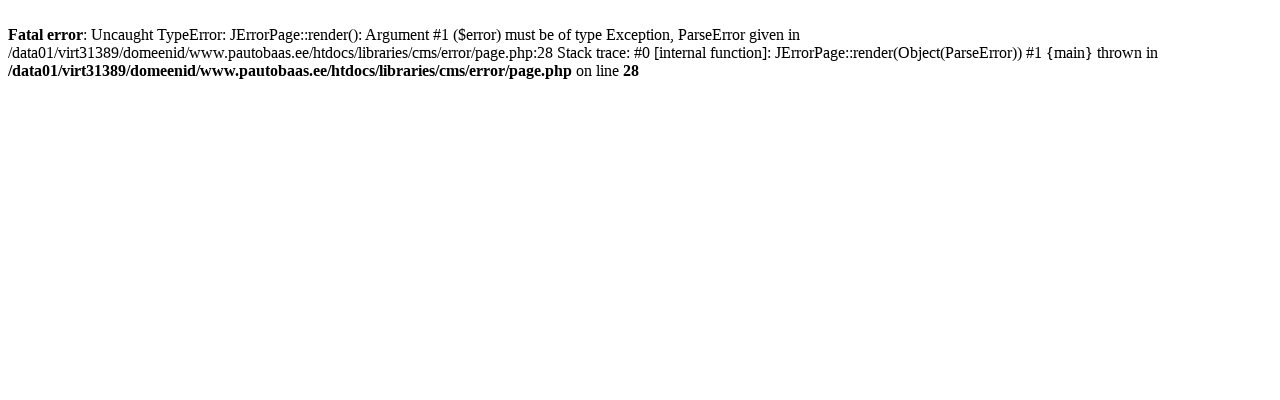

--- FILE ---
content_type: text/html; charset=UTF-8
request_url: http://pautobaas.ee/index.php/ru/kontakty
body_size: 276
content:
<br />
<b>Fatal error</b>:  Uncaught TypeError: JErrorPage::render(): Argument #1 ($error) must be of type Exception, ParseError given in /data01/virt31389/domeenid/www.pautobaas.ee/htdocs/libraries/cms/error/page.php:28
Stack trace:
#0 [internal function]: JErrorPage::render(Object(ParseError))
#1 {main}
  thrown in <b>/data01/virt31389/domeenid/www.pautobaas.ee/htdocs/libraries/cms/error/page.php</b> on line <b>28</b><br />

####################

WHAT YOU ARE ASKED TO DO: Make an exact copy of the listing above. Do not include the pictures.

SOLUTION FOR THIS TASK:
--- FILE ---
content_type: text/html; charset=UTF-8
request_url: http://pautobaas.ee/index.php/ru/kontakty
body_size: 276
content:
<br />
<b>Fatal error</b>:  Uncaught TypeError: JErrorPage::render(): Argument #1 ($error) must be of type Exception, ParseError given in /data01/virt31389/domeenid/www.pautobaas.ee/htdocs/libraries/cms/error/page.php:28
Stack trace:
#0 [internal function]: JErrorPage::render(Object(ParseError))
#1 {main}
  thrown in <b>/data01/virt31389/domeenid/www.pautobaas.ee/htdocs/libraries/cms/error/page.php</b> on line <b>28</b><br />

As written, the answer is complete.